--- AVAILABLE DATA ---

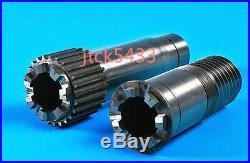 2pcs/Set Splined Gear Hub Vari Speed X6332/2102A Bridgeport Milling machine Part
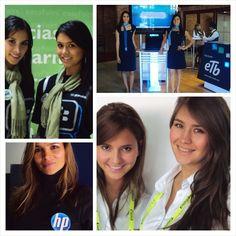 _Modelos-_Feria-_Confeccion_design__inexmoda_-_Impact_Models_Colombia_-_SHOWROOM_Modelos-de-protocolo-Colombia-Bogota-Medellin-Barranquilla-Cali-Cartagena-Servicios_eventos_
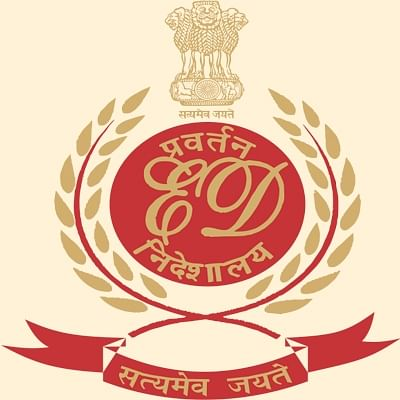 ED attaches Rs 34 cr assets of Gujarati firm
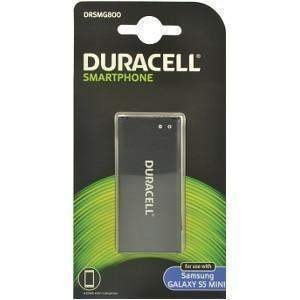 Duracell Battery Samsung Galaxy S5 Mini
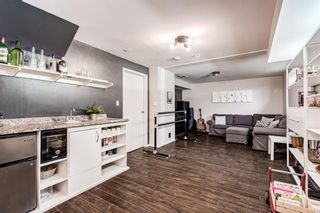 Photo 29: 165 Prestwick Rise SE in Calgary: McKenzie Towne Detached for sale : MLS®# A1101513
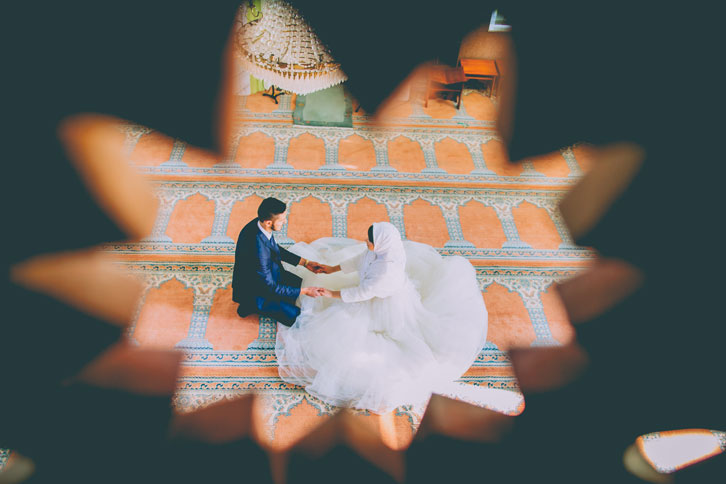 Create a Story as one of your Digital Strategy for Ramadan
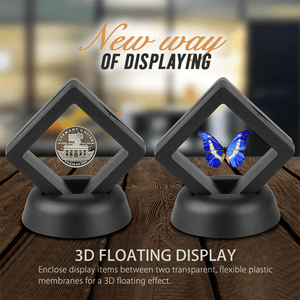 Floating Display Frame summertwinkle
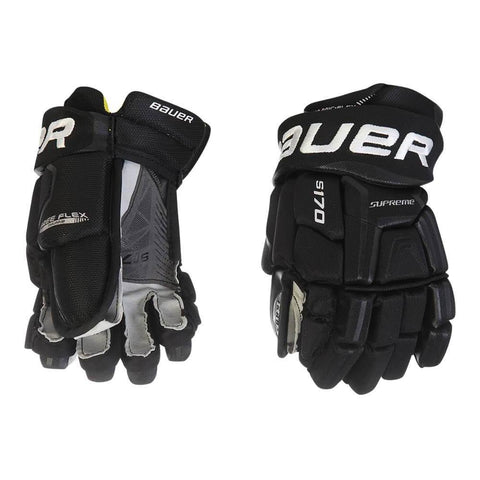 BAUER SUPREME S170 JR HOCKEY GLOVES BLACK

--- EXERCISE GOAL ---
Please give again the entries word for word, starting at the first line and ending with the line that contains "Photo 29: 165"; include both of those lines but none of the pictures.

--- ANSWER FOR THIS EXERCISE ---
 2pcs/Set Splined Gear Hub Vari Speed X6332/2102A Bridgeport Milling machine Part
 _Modelos-_Feria-_Confeccion_design__inexmoda_-_Impact_Models_Colombia_-_SHOWROOM_Modelos-de-protocolo-Colombia-Bogota-Medellin-Barranquilla-Cali-Cartagena-Servicios_eventos_
 ED attaches Rs 34 cr assets of Gujarati firm
 Duracell Battery Samsung Galaxy S5 Mini
 Photo 29: 165 Prestwick Rise SE in Calgary: McKenzie Towne Detached for sale : MLS®# A1101513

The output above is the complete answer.